In the code below, the class template uses one parameter but the function template uses two if the template argument is a template. This is ok when using type deduction but odd when using explicit template instantiation.
Is is possible to write the template template parameter as one single parameter?
This question is linked to function overload matching template template
#include <iostream>
template <typename T>
struct C
{
C (T i)
{
std::cout << "simple" << std::endl;
}
};
template <template<typename TT> class FF, typename TT>
struct C <FF<TT> > // (1)
{
C (FF<TT> i)
{
std::cout << "template" << std::endl;
}
};
template <typename T>
void F (T i)
{
std::cout << "simple" << std::endl;
}
// two template arguments FF and TT.
// Anyway to write this so that the argument count is one?
template <template<typename TT> class FF, typename TT>
void F (FF<TT> i)
{
std::cout << "template" << std::endl;
}
template <typename T>
struct R
{
T x;
};
int main()
{
R<int> r;
C<R<int> >{r}; // prints 'template', as expected
F<R<int> >(r); // prints 'simple', probably not what you think
F<R,int >(r); // prints 'template' as expected but
}
EDIT:
I came to the conclusion that the question is not a good one because if there where a one parameter syntax, the overload resolution would still pick the wrong function. This comes as a surprise to me but here is the code that proves it (same code as before except one template function overload that changed):
EDIt2: added a further print in the main skipping the explicit template specification.
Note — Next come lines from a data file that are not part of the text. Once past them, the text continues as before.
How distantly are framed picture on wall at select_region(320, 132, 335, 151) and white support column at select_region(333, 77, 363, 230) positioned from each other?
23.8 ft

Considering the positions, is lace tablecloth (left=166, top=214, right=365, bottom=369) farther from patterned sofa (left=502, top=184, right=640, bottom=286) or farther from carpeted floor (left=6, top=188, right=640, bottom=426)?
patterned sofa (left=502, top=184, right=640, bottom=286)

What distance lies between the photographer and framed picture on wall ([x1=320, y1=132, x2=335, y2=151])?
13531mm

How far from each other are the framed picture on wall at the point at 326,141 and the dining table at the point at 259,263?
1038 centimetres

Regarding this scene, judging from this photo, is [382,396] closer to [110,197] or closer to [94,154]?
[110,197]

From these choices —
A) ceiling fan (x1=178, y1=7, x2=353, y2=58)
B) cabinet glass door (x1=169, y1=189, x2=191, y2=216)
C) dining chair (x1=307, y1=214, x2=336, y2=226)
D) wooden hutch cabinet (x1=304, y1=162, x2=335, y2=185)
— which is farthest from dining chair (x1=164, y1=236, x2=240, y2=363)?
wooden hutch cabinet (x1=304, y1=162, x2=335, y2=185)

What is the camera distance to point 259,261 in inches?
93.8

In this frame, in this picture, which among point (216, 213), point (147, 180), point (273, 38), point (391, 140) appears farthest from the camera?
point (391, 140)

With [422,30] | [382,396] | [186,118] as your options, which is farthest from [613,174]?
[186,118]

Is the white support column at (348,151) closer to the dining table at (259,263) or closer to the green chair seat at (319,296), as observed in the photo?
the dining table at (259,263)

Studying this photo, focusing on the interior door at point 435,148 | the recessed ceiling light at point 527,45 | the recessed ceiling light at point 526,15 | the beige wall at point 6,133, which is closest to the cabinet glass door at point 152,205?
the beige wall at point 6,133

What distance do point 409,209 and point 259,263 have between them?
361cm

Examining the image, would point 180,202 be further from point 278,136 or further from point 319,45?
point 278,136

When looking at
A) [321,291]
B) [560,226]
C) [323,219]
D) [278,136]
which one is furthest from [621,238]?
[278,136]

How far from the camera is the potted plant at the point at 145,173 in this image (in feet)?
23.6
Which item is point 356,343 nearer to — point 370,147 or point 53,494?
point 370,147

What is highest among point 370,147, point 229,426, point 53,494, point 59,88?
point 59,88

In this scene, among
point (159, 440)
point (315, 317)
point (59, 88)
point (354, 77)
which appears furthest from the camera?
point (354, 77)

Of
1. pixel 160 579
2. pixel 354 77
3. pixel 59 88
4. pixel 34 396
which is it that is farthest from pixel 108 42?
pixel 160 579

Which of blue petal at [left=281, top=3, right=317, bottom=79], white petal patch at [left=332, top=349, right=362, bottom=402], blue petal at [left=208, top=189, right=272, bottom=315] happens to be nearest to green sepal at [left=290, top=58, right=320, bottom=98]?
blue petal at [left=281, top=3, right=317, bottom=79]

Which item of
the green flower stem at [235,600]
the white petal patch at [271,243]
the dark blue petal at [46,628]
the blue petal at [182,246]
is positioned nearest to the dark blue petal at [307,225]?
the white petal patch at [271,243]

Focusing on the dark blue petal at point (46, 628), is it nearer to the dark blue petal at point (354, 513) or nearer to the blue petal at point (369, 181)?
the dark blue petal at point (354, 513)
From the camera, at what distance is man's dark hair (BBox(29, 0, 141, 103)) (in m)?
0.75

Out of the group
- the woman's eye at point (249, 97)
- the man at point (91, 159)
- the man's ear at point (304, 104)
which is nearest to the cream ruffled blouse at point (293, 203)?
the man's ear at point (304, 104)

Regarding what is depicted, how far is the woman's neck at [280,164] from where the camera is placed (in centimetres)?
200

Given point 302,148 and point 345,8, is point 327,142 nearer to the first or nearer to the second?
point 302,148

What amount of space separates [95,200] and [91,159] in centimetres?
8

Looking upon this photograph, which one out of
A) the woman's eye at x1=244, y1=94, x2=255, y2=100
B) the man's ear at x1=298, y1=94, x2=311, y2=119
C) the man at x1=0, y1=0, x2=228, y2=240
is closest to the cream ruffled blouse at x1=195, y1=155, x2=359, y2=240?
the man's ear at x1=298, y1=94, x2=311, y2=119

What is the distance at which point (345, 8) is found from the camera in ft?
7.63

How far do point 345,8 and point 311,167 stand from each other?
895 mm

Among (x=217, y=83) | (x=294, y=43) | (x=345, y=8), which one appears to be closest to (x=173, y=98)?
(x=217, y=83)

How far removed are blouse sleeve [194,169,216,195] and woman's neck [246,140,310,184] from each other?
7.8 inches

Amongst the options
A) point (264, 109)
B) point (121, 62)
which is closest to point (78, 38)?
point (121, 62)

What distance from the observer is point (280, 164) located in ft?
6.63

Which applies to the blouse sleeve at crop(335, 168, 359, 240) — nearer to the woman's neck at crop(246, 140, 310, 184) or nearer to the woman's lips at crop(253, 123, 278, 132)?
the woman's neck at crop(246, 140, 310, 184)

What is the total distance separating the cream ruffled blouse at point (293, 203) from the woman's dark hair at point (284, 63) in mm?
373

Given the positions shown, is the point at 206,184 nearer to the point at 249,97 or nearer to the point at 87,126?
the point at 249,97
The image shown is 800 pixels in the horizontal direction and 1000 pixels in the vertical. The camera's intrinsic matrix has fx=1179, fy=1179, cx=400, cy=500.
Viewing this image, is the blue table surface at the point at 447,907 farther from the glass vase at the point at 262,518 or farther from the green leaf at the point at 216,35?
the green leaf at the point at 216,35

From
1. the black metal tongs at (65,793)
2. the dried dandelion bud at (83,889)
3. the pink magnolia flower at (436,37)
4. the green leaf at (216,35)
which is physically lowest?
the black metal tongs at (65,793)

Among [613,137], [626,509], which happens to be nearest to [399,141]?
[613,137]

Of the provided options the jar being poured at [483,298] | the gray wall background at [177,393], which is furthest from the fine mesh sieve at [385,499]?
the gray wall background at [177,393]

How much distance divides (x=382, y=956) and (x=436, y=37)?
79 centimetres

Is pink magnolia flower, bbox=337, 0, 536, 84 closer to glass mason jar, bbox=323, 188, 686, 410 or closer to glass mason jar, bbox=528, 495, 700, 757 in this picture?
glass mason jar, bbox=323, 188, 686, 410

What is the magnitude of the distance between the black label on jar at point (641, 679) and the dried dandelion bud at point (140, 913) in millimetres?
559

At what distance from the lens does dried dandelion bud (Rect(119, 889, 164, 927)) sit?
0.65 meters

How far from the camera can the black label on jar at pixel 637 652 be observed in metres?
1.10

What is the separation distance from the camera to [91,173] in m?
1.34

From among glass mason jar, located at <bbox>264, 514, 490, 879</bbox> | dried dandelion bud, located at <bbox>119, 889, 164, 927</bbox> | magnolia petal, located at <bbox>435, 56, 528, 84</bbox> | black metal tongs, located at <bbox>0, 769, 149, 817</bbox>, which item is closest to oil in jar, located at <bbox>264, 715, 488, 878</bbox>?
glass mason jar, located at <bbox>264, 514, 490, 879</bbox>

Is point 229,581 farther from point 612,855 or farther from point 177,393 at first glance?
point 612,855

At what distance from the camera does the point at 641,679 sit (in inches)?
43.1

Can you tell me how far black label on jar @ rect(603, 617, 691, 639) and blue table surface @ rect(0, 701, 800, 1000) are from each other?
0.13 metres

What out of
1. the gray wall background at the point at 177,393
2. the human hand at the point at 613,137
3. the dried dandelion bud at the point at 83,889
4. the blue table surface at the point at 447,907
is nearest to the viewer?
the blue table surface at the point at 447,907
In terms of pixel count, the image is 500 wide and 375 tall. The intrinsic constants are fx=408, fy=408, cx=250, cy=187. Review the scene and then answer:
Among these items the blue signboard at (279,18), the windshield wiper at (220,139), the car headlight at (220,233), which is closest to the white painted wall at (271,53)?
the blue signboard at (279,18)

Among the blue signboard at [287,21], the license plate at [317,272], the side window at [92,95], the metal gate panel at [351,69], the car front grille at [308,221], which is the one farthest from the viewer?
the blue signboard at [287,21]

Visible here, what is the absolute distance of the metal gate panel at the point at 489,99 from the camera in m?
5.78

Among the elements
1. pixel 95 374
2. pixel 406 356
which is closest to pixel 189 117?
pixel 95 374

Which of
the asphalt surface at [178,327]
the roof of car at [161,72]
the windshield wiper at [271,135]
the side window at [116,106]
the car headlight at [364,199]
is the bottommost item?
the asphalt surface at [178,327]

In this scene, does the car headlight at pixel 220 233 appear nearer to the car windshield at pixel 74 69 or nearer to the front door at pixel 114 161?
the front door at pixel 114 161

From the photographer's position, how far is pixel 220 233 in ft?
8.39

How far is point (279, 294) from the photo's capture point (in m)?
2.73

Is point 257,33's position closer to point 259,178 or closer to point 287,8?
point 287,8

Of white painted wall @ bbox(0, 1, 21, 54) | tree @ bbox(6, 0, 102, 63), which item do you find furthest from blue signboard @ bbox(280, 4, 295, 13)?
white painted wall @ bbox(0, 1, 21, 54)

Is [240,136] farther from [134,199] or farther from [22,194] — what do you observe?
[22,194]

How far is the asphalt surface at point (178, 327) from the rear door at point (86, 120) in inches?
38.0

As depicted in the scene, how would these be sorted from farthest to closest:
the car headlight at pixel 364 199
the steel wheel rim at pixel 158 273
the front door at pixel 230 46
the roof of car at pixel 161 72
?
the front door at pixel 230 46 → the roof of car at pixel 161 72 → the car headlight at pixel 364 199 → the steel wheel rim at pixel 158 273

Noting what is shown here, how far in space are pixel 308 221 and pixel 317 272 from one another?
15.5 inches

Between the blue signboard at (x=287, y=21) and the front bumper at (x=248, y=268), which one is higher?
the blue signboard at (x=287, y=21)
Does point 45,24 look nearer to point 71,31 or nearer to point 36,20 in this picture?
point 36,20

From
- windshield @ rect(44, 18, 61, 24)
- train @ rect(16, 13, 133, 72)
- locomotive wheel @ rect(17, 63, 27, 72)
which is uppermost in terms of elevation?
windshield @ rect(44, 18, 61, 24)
EDIT3: The code below is nonsense. I made a mistake as #DyP pointed out correctly. I am calling void F(R<R<T>>) in the explicit case and not void F(R<T>) .
#include <iostream>
template <typename T>
struct R
{
T x;
};
template <typename T>
struct C
{
C (T i)
{
std::cout << "simple" << std::endl;
}
};
template <template<typename TT> class FF, typename TT>
struct C <FF<TT> > // (1)
{
C (FF<TT> i)
{
std::cout << "template" << std::endl;
}
};
template <typename T>
void F (R<T> i)
{
std::cout << "template" << i.x << std::endl;
}
template <typename T>
void F (T i)
{
std::cout << "simple" << std::endl;
}
int main()
{
R<int> r;
C<R<int> >{r}; // prints 'template', as expected
F<R<int> >(r); // prints 'simple', probably not the expected overload
F (r); // prints 'template', now overload resolution works. Strange.
}
With SFINAE:
#include <type_traits>
template<class T>
struct is_template_with_one_param
: std::false_type
{};
template<template<class> class TT, class T>
struct is_template_with_one_param< TT<T> >
: std::true_type
{};
#include <iostream>
template <typename T>
typename std::enable_if< not is_template_with_one_param<T>{}, void >::type
F (T i)
{
std::cout << "simple" << std::endl;
}
template <typename T>
typename std::enable_if< is_template_with_one_param<T>{}, void >::type
F (T i)
{
std::cout << "template" << std::endl;
}
usage example:
template <typename T>
struct R
{
T x;
};
int main()
{
F(R<int>{});
F(42);
}
Alternatively, consider Jarod42's suggestion.
Another possible solution:
#include <iostream>
template <typename T>
struct C
{
C (T i)
{
std::cout << "simple" << std::endl;
}
};
template <template<typename TT> class FF, typename TT>
struct C <FF<TT> > // (1)
{
C (FF<TT> i)
{
std::cout << "template" << std::endl;
}
};
template <typename T>
void F (T i)
{
C<T> x(i);
}
template <typename T>
struct R
{
T x;
};
int main()
{
R<int> r;
F(r);
F(4);
}